WASHINGTON The U.S. Congress is in the final stages of finishing a major financial regulation reform bill, which has slowly narrowed over more than a year of debate, with some ambitious proposals slipping from view.
Mainly due to insurmountable opposition from Republicans, bank lobbyists and regulatory agencies protecting their turf, some changes that looked achievable a year ago at the height of the financial crisis are no longer being discussed.
Here are some reform proposals being left on the shelf:
* FIXING FANNIE AND FREDDIE:
The two giants of U.S. mortgage finance -- Fannie Mae and Freddie Mac -- need a major overhaul. That much both political parties in Congress can agree on.
But the consensus pretty much ends there.
The Obama administration has said it will sketch out a reform plan for the two agencies soon, and House Financial Services Committee Chairman Barney Frank is beginning new discussions on the issue among his panel's members.
But fixing Fannie and Freddie is such a contentious problem that Democrats set it aside for the time being, excluding it from both the House and Senate regulation reform bills.
Fannie and Freddie together own or guarantee half of all U.S. mortgages. Both were seized by the U.S. government and put into conservatorship in September 2008.
* CONSOLIDATING BANK SUPERVISION:
A bold idea offered last year by Senate Banking Committee Chairman Christopher Dodd was to consolidate into one super-agency the bank regulation duties now scattered across several federal bureaucracies.
That idea is dead, after months of lobbying by banks and by the agencies that would have been superseded, including the Federal Reserve, the Comptroller of the Currency, and the Federal Deposit Insurance Corp.
Dodd wanted to create a new agency, the Financial Institutions Regulatory Administration, to supervise all banks and put an end to today's patchwork system stitched together over decades.
The House bill never contemplated such a plan.
The modest bill coming before a House-Senate conference committee this week changes little, other than closing the Office of Thrift Supervision -- a small step toward streamlining, but far short of Dodd's plan.
* MERGING SEC AND CFTC:
The Securities and Exchange Commission and the Commodity Futures Trading Commission regulate such closely linked markets that critics have long argued the two agencies should be one.
When the Obama administration took over in 2009 and the financial crisis was at its peak, a CFTC-SEC merger looked possible. But as Congress began hammering out a politically realistic set of reforms, the merger slipped from view.
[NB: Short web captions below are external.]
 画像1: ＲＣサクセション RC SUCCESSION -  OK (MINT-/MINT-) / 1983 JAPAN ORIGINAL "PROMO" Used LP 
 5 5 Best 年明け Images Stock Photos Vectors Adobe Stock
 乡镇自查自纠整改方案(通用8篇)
Neither agency wanted it since it would threaten jobs and turf. Financial services industry lobbyists were divided.
In the end, legislators said, in a perfect world the two agencies would be combined, but that just isn't Washington.
* MORTGAGE 'CRAMDOWN':
Under present law, bankruptcy courts may reduce many forms of debt for struggling borrowers -- including loans for a boat, car, vacation home or family farm -- but not for a primary residence.
In a proposal backed by homeowner activists and many Democrats, bankruptcy law would be rewritten to allow judges to change the terms of mortgages for distressed borrowers in bankruptcy court. Known as mortgage "cramdown," the idea is opposed by the banking industry and Republicans.
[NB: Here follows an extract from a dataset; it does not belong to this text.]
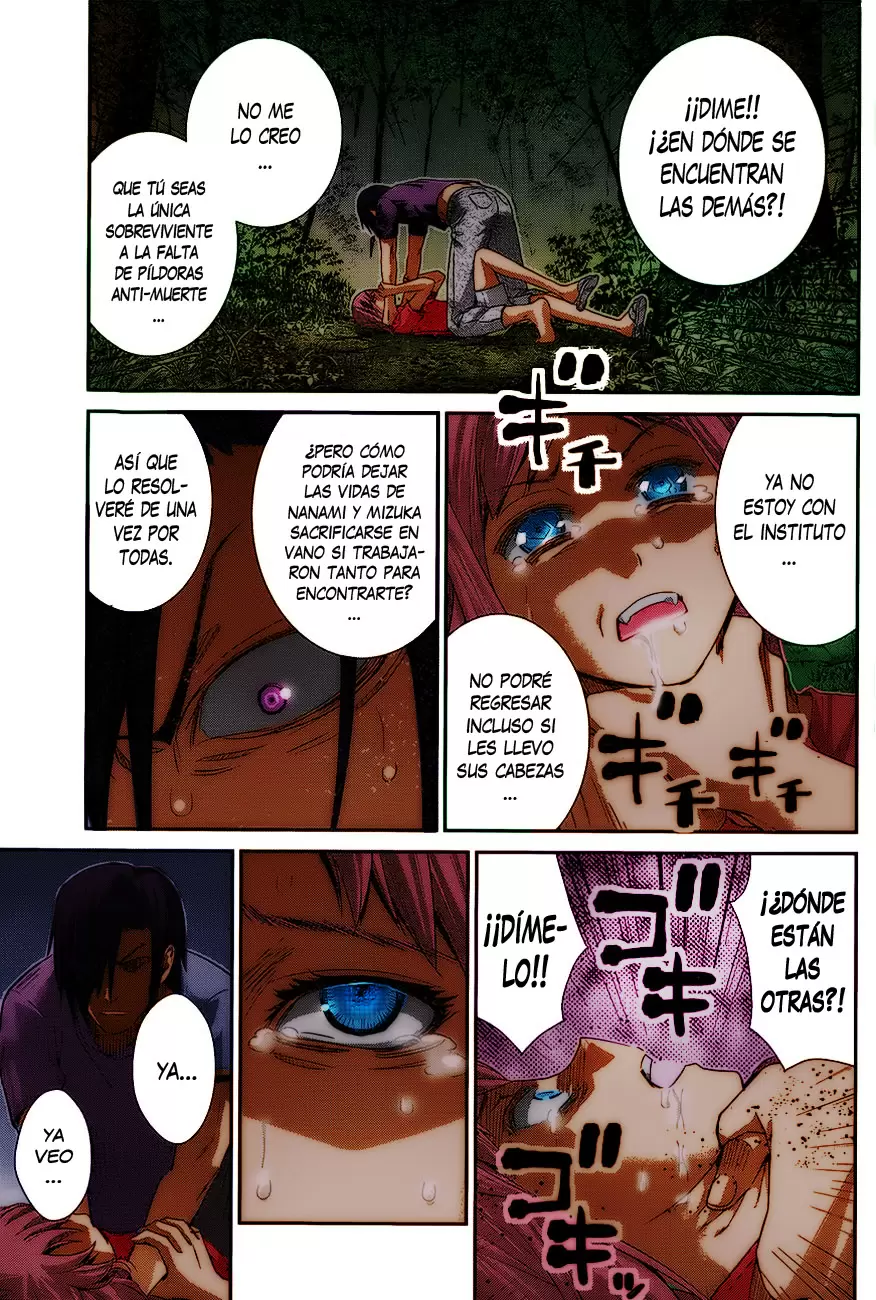 Gokukoku no Brynhildr capítulo 134, página 3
The House approved a "cramdown" measure in March 2009 over the objections of Republicans, but it died in the Senate.
Cramdown could help stem U.S. home foreclosures, its advocates say. Opponents say it would raise costs for everyone and divert capital from the mortgage debt market.
* USURY CAPS:
Some congressional Democrats want to cap credit card interest rates, but the idea is not included in either of the main House or Senate legislative packages.
Another bill offered in the Senate last year would cap rates at 36 percent for all consumer credit -- mortgages, payday loans, car title loans -- not just credit cards. It is not included in the two main legislative packages either.
Some states have usury laws. Both the main House and Senate reform packages have provisions saying how often and how far federal regulators may preempt, or block, state consumer protection laws, which can affect state usury statutes.